# [TASK TO CARRY OUT]
Could you set down, word for word, the stretch of the material below from the line containing "Between the options" through the end of the material, including both ends?

# [SUPPLIED MATERIAL]
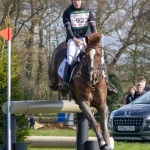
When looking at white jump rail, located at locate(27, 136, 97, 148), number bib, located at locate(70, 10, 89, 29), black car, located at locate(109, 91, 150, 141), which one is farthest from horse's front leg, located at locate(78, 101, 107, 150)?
black car, located at locate(109, 91, 150, 141)

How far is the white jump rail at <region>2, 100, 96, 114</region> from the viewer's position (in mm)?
7985

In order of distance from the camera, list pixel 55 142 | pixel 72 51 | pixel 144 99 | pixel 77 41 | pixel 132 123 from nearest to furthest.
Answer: pixel 77 41 → pixel 72 51 → pixel 55 142 → pixel 132 123 → pixel 144 99

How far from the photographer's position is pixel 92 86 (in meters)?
8.38

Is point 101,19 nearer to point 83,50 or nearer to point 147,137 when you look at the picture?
point 147,137

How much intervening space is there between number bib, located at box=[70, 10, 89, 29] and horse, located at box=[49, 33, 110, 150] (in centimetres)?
73

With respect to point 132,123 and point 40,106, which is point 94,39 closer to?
point 40,106

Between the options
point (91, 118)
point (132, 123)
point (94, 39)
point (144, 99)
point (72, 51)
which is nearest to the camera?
point (91, 118)

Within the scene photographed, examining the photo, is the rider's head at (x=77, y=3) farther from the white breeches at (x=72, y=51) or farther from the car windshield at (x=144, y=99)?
the car windshield at (x=144, y=99)

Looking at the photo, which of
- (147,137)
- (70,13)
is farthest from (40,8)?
(70,13)

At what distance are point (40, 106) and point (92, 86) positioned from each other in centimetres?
90

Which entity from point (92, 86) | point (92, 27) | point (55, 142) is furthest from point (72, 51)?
point (55, 142)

# [PROBLEM SOLUTION]
Between the options
point (91, 118)
point (132, 123)
point (94, 39)
point (144, 99)
point (72, 51)
which is nearest to the camera?
point (91, 118)

Within the scene photographed, examining the photo, is the rider's head at (x=77, y=3) farther from the white breeches at (x=72, y=51) or farther from the car windshield at (x=144, y=99)?
the car windshield at (x=144, y=99)

Looking at the photo, which of
- (147,137)
- (70,13)
is farthest from (40,8)?
(70,13)

At what distance are point (40, 106) and point (92, 86) positioned from each other in centimetres?
90

Which entity from point (92, 86) | point (92, 27) | point (55, 142) is furthest from point (72, 51)?
point (55, 142)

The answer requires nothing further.